Task brief:
What follows is a listing; give it again exactly, in its entirety.

Exercise input:
==================================================

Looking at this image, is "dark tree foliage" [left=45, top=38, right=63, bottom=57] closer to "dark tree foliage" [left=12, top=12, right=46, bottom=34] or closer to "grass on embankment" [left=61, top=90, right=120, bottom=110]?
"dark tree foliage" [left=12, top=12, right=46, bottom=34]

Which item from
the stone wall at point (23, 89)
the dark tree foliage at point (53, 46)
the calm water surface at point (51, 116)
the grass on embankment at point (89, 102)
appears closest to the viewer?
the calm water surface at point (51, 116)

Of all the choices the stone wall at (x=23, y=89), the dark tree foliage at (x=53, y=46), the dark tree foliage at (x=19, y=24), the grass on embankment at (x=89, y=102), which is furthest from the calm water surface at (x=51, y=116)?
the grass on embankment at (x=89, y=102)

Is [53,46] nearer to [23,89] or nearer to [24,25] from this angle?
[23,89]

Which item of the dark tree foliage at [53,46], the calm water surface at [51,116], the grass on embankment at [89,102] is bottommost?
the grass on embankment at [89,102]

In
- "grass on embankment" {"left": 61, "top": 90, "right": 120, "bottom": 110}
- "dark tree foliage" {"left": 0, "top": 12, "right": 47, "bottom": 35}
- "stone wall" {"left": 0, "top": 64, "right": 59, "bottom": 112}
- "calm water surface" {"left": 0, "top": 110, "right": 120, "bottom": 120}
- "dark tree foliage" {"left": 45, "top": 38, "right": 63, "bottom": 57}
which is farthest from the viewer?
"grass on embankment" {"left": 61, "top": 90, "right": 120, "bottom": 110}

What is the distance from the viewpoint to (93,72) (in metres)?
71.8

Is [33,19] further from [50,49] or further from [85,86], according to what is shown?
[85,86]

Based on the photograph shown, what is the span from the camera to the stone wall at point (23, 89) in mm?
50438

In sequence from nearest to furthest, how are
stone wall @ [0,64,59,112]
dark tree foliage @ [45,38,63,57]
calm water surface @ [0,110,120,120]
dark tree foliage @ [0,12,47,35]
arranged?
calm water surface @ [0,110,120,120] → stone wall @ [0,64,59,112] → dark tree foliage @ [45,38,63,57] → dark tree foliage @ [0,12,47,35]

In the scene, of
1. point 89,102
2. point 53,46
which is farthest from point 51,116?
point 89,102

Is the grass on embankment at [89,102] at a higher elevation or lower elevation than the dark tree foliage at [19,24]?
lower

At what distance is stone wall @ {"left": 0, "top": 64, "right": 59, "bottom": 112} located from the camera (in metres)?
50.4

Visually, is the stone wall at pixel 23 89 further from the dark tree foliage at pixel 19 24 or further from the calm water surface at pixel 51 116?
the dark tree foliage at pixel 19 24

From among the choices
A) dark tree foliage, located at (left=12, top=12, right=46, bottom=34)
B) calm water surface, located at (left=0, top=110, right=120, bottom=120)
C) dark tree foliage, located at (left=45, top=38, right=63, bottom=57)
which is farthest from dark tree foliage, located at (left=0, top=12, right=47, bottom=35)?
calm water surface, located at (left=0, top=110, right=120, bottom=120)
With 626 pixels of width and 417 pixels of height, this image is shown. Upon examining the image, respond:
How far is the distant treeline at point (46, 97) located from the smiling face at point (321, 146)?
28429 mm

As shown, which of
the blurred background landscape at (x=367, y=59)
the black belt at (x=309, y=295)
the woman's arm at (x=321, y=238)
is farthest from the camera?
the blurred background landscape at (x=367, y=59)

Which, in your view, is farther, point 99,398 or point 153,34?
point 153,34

==================================================

Response below:
Looking at this image, is "dark tree foliage" [left=45, top=38, right=63, bottom=57] closer to "dark tree foliage" [left=12, top=12, right=46, bottom=34] or closer to "grass on embankment" [left=61, top=90, right=120, bottom=110]?
"dark tree foliage" [left=12, top=12, right=46, bottom=34]

Which item from
the stone wall at point (23, 89)
the dark tree foliage at point (53, 46)
the calm water surface at point (51, 116)
the grass on embankment at point (89, 102)
appears closest to the viewer?
the calm water surface at point (51, 116)

Of all the choices the stone wall at (x=23, y=89), the dark tree foliage at (x=53, y=46), the dark tree foliage at (x=19, y=24), the grass on embankment at (x=89, y=102), which is furthest from the calm water surface at (x=51, y=116)?
the grass on embankment at (x=89, y=102)

Is [53,46] nearer to [23,89] or nearer to [24,25] from this angle?
[23,89]

Which item of the dark tree foliage at [53,46], the calm water surface at [51,116], the grass on embankment at [89,102] is bottommost?
the grass on embankment at [89,102]

In
- "grass on embankment" {"left": 61, "top": 90, "right": 120, "bottom": 110}
- "dark tree foliage" {"left": 0, "top": 12, "right": 47, "bottom": 35}
- "stone wall" {"left": 0, "top": 64, "right": 59, "bottom": 112}
- "calm water surface" {"left": 0, "top": 110, "right": 120, "bottom": 120}
- "dark tree foliage" {"left": 45, "top": 38, "right": 63, "bottom": 57}
which is farthest from the viewer?
"grass on embankment" {"left": 61, "top": 90, "right": 120, "bottom": 110}

What is the distance from the viewpoint to (93,72) (in metres)?
71.8

Is [33,19] further from [50,49] or further from [85,86], according to what is shown?
[85,86]

Based on the photograph shown, what is the span from the camera to the stone wall at point (23, 89) in mm?
50438

In sequence from nearest to furthest, how are
stone wall @ [0,64,59,112]
dark tree foliage @ [45,38,63,57]
calm water surface @ [0,110,120,120]
dark tree foliage @ [0,12,47,35]
arranged?
calm water surface @ [0,110,120,120] → stone wall @ [0,64,59,112] → dark tree foliage @ [45,38,63,57] → dark tree foliage @ [0,12,47,35]

In the scene, of
1. point 89,102
2. point 53,46
which is farthest from point 51,116?
point 89,102

Is the grass on embankment at [89,102] at a higher elevation or lower elevation than the dark tree foliage at [19,24]?
lower

At what distance is stone wall @ {"left": 0, "top": 64, "right": 59, "bottom": 112} located from the camera (in metres)?
50.4

Visually, is the stone wall at pixel 23 89 further from the dark tree foliage at pixel 19 24 or further from the calm water surface at pixel 51 116?
the dark tree foliage at pixel 19 24

From among the choices
A) dark tree foliage, located at (left=12, top=12, right=46, bottom=34)
B) calm water surface, located at (left=0, top=110, right=120, bottom=120)
C) dark tree foliage, located at (left=45, top=38, right=63, bottom=57)
which is farthest from dark tree foliage, located at (left=0, top=12, right=47, bottom=35)?
calm water surface, located at (left=0, top=110, right=120, bottom=120)
With 626 pixels of width and 417 pixels of height, this image is shown. Upon examining the image, respond:
How far is the distant treeline at point (46, 97) located from the smiling face at point (321, 146)?
28429 mm

As shown, which of
the blurred background landscape at (x=367, y=59)
the black belt at (x=309, y=295)
the woman's arm at (x=321, y=238)
is farthest from the camera?
the blurred background landscape at (x=367, y=59)

Which, in your view, is farther, point 99,398 or point 153,34?
point 153,34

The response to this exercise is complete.